--- Показанный отрывок ---
-*-
С другой стороны, тот же демос легко покупается на лесть и в своих решениях часто руководствуется такими низкими мотивами, как алчность и мстительность. Фукидида считали врагом афинской демократии, но он скорее был ее неподкупным и суровым судьей: «Это было по имени демократией, а фактически – правлением, осуществляемым первым из граждан» – вот его классическая характеристика Перикловой демократии как демократии управляемой. В отличие от сказочной, развлекательной истории его предшественника Геродота, полезная, нравоучительная история Фукидида обращена в будущее, взывает к потомкам – ввиду очевидной неудачи историка и генерала в его отношениях с современниками. Не удивительно, что современные историки и социологи, отправляясь в Древние Афины за злободневными аналогиями, берут в проводники именно этого своего коллегу – одним из, а другим – само собой – неизменного, непременного и незаменимого Фрейда, но не как дедушку психоанализа, а как специалиста по массовой психологии. Пора уже объяснить, что это за путешествия.

Например, телевизионный сериал «Афины: заря демократии» историка Беттани Хьюс по Паблик ТВ, очень насыщенный, развлекательный и поучительный.

Видового и археологического материала в нем навалом. Если бы не его концептуализм, можно было бы отнести к жанру травелога. Сама демократия в Афинах возникла по чистой случайности: еще в VI веке до н. э. город управлялся 30 «тиранами» с абсолютной у них властью, но и борьбой между ними, пока один из аристократов не попытался решить спорный вопрос в свою пользу, призвав на помощь демос. Джинн был выпущен из бутылки: испробовав власть «на вкус», народ не захотел отдавать ее обратно. Таков зачин этого телеисследования.

«Машиной времени» может быть и старомодная книга. Вот, скажем, книга Эли Сагана под названием «The Honey and the Hemlock», то есть «Мед и цикута». По-русски лучший фонетический ряд был бы «Мед и яд», но тогда мы утрачиваем конкретное имя того смертельного яда, который по приказу своих благодарных сограждан принял возмутитель их спокойствия. А смыслово – если бы речь шла не о Сократе, а, скажем, об Иове – лучше всего было перевести «Мед и жало», тем самым уподобив афинскую демократию пчеле, от которой и добро и зло. У другого древнего народа, евреев (не путать с современными!), есть на эту тему весьма решительная поговорка, отрицающая бедную пчелу как таковую за эту ее двойственность: «Ни меда, ни жала». Прагматичный американец Эли Саган полагает, что всеобщая история не так безнадежна, как отдельные ее этапы, а потому заставил афинскую демократию сослужить полезную службу для американской. О чем можно судить уже по подзаголовку его немного дидактической книги: «Демократия и паранойя в Древних Афинах и в современной Америке». Автор допытывается до причин, сгубивших афинскую демократию, дабы его родина – Америка – могла извлечь уроки и избежать трагедии. Тем более важно это сейчас, когда вожди расколотой нации – ее будущие президенты – нагнетают страх и пугают избирателей.

Вот почему Фукидида оказалось недостаточно и пригодился венский гуру.
-*-
--- Исходный материал ---
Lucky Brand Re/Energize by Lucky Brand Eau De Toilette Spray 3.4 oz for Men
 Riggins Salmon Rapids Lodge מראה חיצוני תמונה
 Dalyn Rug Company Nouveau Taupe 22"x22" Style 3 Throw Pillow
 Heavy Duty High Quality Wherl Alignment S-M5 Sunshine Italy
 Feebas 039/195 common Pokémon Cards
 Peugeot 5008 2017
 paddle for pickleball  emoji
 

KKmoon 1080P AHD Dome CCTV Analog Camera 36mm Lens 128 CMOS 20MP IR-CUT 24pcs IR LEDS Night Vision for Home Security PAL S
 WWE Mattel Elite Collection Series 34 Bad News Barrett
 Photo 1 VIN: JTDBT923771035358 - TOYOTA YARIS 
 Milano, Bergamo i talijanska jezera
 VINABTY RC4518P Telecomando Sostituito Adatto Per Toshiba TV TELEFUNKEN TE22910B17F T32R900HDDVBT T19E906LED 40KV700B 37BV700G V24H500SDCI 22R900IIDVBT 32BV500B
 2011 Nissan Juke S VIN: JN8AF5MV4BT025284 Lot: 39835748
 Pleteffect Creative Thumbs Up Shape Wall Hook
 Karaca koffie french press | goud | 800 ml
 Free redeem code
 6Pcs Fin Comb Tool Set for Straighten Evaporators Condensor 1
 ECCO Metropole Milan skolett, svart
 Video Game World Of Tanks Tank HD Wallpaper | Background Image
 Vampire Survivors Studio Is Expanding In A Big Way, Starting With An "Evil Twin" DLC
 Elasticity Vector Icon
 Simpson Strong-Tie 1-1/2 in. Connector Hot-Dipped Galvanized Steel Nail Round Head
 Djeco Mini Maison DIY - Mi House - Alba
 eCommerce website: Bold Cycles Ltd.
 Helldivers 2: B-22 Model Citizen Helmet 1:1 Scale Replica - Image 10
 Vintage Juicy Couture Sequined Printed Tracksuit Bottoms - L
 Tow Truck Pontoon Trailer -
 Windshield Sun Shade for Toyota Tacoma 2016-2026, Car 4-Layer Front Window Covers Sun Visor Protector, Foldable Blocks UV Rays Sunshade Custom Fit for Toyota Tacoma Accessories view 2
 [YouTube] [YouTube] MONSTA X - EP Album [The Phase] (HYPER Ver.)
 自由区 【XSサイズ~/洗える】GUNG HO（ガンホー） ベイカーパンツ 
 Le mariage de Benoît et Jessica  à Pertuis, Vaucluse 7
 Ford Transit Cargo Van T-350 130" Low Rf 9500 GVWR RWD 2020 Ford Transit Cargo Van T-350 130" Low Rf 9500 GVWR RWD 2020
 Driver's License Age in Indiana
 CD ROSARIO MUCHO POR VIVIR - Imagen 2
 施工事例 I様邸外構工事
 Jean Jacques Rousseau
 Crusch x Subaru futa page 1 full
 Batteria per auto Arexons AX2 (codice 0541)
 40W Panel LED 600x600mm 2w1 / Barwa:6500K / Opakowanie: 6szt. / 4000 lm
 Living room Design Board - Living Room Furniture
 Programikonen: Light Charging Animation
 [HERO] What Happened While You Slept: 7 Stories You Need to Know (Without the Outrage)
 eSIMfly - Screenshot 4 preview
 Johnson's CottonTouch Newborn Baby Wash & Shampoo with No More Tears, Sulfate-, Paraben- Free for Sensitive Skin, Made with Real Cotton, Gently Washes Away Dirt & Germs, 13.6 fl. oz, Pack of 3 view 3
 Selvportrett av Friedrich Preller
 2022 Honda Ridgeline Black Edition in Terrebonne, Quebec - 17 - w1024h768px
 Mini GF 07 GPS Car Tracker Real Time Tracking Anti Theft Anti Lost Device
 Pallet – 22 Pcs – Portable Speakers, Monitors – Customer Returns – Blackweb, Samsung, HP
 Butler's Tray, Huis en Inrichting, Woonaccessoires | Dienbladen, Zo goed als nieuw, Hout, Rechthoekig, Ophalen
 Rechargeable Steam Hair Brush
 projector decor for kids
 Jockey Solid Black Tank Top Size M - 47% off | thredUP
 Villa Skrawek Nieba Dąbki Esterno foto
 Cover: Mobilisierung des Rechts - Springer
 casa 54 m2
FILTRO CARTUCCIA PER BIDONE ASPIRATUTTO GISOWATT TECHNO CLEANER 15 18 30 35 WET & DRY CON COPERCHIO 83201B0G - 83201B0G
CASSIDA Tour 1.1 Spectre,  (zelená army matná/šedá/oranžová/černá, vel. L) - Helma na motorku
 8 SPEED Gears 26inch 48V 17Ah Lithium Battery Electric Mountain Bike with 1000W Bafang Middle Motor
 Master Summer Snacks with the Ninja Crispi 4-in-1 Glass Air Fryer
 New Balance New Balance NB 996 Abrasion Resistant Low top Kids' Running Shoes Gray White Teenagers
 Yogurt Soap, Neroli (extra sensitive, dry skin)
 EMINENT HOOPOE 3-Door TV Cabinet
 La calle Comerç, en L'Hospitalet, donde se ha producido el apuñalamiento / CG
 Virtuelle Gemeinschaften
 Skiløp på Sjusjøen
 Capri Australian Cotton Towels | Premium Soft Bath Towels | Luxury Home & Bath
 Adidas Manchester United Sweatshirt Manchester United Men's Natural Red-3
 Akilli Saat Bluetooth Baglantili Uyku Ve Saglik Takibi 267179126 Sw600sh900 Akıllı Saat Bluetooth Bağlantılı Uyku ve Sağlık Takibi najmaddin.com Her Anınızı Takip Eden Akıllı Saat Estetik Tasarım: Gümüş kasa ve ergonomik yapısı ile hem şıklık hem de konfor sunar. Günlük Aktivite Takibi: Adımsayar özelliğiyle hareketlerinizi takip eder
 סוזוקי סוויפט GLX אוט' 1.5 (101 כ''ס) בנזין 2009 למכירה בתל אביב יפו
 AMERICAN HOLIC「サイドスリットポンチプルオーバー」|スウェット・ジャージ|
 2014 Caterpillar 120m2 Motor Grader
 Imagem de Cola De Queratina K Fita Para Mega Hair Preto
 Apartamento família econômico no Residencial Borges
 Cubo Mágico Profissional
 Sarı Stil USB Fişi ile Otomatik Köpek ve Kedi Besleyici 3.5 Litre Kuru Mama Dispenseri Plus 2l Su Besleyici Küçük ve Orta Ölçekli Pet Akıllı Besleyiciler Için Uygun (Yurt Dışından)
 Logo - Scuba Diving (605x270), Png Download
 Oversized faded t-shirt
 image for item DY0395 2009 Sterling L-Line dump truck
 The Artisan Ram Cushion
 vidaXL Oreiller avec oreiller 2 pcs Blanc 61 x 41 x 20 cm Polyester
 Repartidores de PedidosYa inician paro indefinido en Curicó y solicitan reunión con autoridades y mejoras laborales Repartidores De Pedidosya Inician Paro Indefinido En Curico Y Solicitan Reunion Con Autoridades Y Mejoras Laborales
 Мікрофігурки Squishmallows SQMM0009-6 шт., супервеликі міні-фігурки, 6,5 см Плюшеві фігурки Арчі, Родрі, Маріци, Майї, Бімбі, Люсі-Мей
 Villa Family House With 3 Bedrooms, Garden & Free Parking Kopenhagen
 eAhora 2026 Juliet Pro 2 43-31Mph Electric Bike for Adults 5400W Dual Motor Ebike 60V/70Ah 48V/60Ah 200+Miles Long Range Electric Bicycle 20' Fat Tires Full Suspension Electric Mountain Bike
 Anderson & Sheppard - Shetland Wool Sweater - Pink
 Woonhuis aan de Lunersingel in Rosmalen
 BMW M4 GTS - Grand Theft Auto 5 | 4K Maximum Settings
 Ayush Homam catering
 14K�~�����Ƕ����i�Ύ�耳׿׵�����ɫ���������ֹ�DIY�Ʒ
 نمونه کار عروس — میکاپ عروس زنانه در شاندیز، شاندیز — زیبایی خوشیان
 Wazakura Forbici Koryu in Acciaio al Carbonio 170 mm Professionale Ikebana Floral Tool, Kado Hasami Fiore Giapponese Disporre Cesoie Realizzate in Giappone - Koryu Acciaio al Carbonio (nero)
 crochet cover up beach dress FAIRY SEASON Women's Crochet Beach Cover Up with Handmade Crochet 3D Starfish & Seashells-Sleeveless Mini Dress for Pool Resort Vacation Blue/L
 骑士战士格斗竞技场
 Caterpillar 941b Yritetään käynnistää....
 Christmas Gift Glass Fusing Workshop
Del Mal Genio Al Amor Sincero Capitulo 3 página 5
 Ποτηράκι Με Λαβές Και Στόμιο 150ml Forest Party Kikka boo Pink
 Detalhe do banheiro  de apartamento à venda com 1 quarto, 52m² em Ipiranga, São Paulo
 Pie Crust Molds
-*-
--- Что сделать ---
Обновите фрагмент отрывка об афинской демократии, начиная с «Например, телевизионный сериал» и заканчивая «зачин этого телеисследования.», заменив «навалом» на «в избытке». Строки в этом упражнении никакой роли не играют.

--- Результат упражнения ---
Например, телевизионный сериал «Афины: заря демократии» историка Беттани Хьюс по Паблик ТВ, очень насыщенный, развлекательный и поучительный.

Видового и археологического материала в нем в избытке. Если бы не его концептуализм, можно было бы отнести к жанру травелога. Сама демократия в Афинах возникла по чистой случайности: еще в VI веке до н. э. город управлялся 30 «тиранами» с абсолютной у них властью, но и борьбой между ними, пока один из аристократов не попытался решить спорный вопрос в свою пользу, призвав на помощь демос. Джинн был выпущен из бутылки: испробовав власть «на вкус», народ не захотел отдавать ее обратно. Таков зачин этого телеисследования.